Un’impresa vive ancora per 5 anni
Si esporrebbe a illegittimità costituzionale la disciplina normativa che differisce gli effetti dell’estinzione societaria ai soli fini fiscali di cinque anni dalla cancellazione dal registro delle Imprese.
La Ctp di Benevento, con ordinanza 142 /2019 (Gazzetta ufficiale 39/2019), ha sollevato la questione di legittimità costituzionale dell’articolo 28, Dlgs 175/14, per violazione degli articoli 3 e 76 della Costituzione.
La norma è nata dalla necessità del legislatore di evitare che le azioni di recupero poste in essere dagli enti creditori, che perseguono l’interesse fiscale, possano essere vanificate dall’estinzione della società.
L’articolo 28, citato, prevede che, ai soli fini della liquidazione, accertamento, contenzioso e riscossione dei tributi e contributi, sanzioni, interessi, l’estinzione della società (articolo 2495 Codice civile) ha effetto trascorsi cinque anni dalla richiesta di cancellazione dal registro delle imprese.
Ad avviso del giudice remittente la disposizione citata integrerebbe una violazione del principio di uguaglianza tra l’amministrazione finanziaria e tutti gli altri creditori sociali e il mancato rispetto dei limiti fissati dalla legge delega 23/14.
La questione appare mal posta, perché, nello specifico, la norma non fa rivivere la società estinta, ma differisce di cinque anni gli effetti dell’estinzione della società decorrenti dalla “richiesta” di cancellazione dal registro delle Imprese.
La norma del comma 4° dell’articolo 28, così com’è scritta oggi, determina una sospensione degli effetti dell’estinzione della società, di capitali o di persone, per cinque anni decorrenti dalla richiesta di cancellazione dal registro Imprese. Tale differimento è limitato al settore tributario e contributivo.
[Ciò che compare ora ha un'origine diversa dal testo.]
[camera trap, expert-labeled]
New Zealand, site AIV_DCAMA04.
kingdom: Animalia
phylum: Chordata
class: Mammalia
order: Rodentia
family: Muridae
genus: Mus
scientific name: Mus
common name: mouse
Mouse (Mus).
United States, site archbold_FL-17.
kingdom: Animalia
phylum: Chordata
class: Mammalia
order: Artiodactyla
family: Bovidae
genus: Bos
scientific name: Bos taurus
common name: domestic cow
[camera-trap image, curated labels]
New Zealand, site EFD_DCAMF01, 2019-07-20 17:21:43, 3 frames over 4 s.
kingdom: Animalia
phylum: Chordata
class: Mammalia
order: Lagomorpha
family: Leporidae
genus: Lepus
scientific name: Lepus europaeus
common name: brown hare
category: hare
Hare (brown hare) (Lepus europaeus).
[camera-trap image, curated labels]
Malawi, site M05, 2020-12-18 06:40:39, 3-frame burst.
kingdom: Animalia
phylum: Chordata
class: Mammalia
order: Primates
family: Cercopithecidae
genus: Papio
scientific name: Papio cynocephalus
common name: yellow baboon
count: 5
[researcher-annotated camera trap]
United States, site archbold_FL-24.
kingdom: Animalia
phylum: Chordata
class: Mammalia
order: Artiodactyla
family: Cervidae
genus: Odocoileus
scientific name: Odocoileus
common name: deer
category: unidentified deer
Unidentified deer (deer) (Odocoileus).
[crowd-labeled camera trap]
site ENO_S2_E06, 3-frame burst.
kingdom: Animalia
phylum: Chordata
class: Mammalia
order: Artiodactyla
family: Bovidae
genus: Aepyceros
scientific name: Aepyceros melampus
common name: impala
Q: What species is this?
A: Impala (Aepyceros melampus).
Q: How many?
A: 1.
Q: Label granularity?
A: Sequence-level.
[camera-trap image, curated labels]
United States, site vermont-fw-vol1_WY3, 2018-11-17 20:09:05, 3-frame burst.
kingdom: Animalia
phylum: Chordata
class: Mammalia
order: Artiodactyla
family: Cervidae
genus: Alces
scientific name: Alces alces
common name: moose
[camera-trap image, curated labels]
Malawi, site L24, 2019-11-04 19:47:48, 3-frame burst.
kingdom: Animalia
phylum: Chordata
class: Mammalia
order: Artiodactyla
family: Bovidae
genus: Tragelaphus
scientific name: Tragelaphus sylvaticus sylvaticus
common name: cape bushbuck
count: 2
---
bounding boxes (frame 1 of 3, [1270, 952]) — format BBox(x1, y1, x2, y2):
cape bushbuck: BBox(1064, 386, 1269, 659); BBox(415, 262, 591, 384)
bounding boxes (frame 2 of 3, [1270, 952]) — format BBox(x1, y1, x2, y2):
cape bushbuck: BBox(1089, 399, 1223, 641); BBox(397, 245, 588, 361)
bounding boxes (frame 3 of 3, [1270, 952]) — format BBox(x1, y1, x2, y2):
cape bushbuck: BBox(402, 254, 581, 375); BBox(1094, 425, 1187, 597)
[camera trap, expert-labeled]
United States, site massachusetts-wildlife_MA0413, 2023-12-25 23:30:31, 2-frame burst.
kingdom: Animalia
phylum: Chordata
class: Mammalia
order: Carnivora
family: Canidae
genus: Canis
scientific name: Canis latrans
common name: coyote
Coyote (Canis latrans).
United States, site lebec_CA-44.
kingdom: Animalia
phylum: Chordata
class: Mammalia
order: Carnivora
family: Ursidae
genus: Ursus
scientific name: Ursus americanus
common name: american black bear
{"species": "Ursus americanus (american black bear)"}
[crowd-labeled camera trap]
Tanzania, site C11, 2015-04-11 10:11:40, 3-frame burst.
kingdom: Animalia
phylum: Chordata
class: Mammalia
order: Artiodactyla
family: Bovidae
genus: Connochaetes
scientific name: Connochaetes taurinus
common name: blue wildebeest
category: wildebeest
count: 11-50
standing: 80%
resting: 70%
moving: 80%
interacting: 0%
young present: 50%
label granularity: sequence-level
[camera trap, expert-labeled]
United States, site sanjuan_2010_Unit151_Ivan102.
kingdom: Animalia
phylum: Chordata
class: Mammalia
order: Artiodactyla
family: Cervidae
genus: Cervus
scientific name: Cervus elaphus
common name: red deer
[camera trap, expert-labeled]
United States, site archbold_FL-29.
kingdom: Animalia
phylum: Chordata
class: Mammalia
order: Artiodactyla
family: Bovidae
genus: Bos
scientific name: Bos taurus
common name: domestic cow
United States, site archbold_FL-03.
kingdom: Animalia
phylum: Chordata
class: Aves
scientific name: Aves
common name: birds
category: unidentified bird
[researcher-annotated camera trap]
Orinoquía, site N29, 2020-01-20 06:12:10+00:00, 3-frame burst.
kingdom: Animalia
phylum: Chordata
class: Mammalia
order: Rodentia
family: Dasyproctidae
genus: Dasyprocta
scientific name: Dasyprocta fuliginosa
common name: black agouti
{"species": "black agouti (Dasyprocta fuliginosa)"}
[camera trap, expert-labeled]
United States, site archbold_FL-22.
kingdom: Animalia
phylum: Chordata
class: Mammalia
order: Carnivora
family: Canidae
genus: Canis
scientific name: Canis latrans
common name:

In generale, non esiste un principio di parità di trattamento tra lo Stato-creditore sociale e gli altri creditori privati, per cui il credito fiscale, correttamente inteso come interesse fiscale, debba ricevere il medesimo trattamento di qualsiasi altro interesse creditorio.
È ben noto che l’interesse fiscale, come interesse che è condizione di vita per la comunità, si distingue nettamente dall’interesse fiscalistico, inteso come esigenza dell’Amministrazione di fare cassa e, rendendo possibile il regolare funzionamento dei servizi, è protetto dalla Costituzione.
La razionalizzazione del diritto tributario, in termini coerenti con l’ordinamento unitario, presuppone lo studio e lo sviluppo della relazione tra norma costituzionale e norma ordinaria tributaria.
Il caso in esame è interessante provocazione alla riflessione sull’esigenza di razionalizzazione normativa ispirata al contemperamento tra interesse fiscale, come interesse costituzionalmente garantito alla riscossione delle imposte, e tutela del diritto del contribuente ad essere tassato secondo la legge.
La disciplina normativa, in coerenza con i parametri costituzionali, discende dall’unità concettuale dell’obbligazione che costituisce il medio logico per impostare anche l’indagine a cui chiama la Ctp di Benevento: nell’obbligazione tributaria ciò che varia è la previsione della fattispecie impositiva come causa propria dell’obbligazione cui si correlano le modalità di attuazione del prelievo tipizzate ex lege per garantire la certezza della riscossione quale funzione pubblica.
Le deroghe al diritto comune devono sempre porsi entro limiti costituzionalmente ragionevoli.
La norma scrutinata differisce di cinque anni gli effetti dell’estinzione della società nei soli confronti dell’Amministrazione e degli altri enti creditori o di riscossione; è funzionale all’attuazione dell’interesse fiscale costituzionalmente rilevante.
Tale interesse fiscale non è sacrificabile alle scelte privatistiche che, mentre non possono intervenire sulla vita della persona fisica, possono intervenire strumentalmente sulla vita della persona giuridica per sottrarla all’adempimento dei suoi obblighi tributari.
L’estinzione della società, derivante da cancellazione “su richiesta” del privato (e non d’ufficio), non può far venir meno la validità ed efficacia degli atti tributari. Diversamente, il privato, a suo piacimento, può decidere di sottrarsi in qualsiasi momento all’adempimento degli obblighi tributari.
Più che la Corte, sarà il legislatore a dover intervenire sulla norma, chiarendo, anche testualmente, il suo carattere procedurale e la sua – pur implicita – estensione a tutte le società, sia di persone che di capitali.